WORK REQUIRED:
How many lines of the material below contain the string "positioned", with case counting? Give only the number.

MATERIAL FOR THE TASK:
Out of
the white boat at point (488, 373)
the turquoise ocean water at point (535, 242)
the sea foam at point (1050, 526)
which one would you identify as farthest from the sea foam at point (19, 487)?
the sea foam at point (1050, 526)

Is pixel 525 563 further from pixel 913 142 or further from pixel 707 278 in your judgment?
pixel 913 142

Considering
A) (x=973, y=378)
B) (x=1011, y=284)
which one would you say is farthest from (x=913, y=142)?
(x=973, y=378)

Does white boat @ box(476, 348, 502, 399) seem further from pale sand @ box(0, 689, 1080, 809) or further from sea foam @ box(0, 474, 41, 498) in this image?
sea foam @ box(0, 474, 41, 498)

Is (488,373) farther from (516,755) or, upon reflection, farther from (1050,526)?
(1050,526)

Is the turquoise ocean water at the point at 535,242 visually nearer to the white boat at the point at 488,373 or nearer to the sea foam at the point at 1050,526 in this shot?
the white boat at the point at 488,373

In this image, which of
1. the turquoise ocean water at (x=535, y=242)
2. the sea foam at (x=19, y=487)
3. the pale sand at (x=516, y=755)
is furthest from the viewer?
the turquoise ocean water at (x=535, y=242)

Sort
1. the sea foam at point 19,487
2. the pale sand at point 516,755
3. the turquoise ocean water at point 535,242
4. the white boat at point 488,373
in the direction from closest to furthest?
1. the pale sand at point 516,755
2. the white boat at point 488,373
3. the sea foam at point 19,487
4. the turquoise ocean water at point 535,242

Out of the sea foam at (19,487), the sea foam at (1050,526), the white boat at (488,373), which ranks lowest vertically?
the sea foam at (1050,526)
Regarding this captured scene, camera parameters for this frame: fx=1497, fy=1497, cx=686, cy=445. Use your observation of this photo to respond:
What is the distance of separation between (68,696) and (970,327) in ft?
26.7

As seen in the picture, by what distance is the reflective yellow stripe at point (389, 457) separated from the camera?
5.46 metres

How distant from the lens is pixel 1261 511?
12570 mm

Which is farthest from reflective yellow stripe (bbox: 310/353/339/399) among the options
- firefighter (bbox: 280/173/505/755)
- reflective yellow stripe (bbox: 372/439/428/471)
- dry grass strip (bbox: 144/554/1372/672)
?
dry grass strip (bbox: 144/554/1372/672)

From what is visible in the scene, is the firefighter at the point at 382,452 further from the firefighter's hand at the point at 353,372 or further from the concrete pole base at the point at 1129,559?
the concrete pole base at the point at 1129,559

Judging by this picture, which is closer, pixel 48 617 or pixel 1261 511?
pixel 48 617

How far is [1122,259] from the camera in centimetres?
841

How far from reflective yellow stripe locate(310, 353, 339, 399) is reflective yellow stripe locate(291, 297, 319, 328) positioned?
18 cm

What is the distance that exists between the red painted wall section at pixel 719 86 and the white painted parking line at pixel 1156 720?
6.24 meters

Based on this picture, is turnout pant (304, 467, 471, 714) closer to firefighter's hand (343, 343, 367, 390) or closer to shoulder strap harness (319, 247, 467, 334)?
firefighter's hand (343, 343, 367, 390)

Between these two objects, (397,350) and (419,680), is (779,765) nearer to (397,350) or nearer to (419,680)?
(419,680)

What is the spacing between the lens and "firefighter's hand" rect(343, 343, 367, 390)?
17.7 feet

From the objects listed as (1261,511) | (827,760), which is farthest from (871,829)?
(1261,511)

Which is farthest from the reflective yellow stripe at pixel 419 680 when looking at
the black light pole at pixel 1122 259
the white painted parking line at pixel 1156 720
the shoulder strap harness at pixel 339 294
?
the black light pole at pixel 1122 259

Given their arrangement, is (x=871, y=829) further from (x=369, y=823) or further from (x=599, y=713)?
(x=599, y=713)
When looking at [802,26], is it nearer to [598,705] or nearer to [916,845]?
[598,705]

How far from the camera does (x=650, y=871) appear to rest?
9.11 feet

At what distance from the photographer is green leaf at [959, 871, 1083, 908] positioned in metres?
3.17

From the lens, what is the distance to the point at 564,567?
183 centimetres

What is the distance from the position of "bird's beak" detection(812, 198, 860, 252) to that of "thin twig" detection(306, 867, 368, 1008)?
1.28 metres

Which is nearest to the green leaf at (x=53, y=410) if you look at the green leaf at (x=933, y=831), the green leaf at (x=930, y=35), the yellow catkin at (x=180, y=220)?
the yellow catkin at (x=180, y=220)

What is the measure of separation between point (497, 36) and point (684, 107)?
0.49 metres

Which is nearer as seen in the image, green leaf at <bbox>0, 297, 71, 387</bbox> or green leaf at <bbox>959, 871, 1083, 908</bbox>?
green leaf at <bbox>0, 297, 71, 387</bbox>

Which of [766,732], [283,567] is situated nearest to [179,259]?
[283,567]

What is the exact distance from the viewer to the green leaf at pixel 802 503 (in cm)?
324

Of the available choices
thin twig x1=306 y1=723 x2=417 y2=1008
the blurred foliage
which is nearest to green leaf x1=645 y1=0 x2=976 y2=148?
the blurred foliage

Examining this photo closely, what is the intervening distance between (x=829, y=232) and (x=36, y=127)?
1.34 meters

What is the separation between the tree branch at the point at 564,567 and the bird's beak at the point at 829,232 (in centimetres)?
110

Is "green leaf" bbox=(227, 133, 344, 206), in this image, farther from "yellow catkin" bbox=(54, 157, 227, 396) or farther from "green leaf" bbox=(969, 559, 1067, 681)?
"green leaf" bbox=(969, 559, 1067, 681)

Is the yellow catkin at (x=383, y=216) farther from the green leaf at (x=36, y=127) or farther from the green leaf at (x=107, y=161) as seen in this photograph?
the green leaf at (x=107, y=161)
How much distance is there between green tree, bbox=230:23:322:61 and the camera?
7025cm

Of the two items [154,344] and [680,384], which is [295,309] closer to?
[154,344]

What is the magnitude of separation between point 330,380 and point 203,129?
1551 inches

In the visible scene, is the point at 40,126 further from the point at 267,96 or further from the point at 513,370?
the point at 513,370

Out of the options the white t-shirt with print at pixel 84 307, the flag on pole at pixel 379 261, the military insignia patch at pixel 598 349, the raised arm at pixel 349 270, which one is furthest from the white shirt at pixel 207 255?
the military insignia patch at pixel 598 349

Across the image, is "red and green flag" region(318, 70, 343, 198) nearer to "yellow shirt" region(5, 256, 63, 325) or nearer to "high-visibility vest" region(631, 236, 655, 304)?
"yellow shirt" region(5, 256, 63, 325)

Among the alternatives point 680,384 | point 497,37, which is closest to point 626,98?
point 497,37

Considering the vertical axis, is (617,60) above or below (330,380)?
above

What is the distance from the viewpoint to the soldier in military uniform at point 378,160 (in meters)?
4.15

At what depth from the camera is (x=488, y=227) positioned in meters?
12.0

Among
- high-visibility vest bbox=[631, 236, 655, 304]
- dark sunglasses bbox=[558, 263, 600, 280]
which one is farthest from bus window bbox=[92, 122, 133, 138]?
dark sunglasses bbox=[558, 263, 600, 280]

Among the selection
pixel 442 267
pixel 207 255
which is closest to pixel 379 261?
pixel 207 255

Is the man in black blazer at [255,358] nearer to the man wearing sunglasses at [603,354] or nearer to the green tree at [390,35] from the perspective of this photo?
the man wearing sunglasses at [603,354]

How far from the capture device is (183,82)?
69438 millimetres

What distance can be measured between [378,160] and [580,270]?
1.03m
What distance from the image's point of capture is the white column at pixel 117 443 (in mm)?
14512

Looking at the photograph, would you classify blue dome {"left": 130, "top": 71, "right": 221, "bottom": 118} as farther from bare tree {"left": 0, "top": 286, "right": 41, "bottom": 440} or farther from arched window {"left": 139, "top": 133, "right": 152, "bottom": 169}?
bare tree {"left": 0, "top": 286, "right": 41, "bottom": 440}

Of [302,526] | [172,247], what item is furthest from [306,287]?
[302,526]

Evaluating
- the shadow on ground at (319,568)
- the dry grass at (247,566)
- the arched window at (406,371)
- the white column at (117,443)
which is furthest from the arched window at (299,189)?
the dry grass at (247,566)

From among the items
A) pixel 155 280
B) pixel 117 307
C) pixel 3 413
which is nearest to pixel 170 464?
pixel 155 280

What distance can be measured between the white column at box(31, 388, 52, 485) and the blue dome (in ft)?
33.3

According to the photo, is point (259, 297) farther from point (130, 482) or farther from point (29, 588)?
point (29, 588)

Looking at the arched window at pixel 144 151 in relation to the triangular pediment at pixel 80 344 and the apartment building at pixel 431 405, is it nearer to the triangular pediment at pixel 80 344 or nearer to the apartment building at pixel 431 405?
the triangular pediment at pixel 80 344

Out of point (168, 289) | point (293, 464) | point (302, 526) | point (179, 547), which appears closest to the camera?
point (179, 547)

THE OUTPUT:
3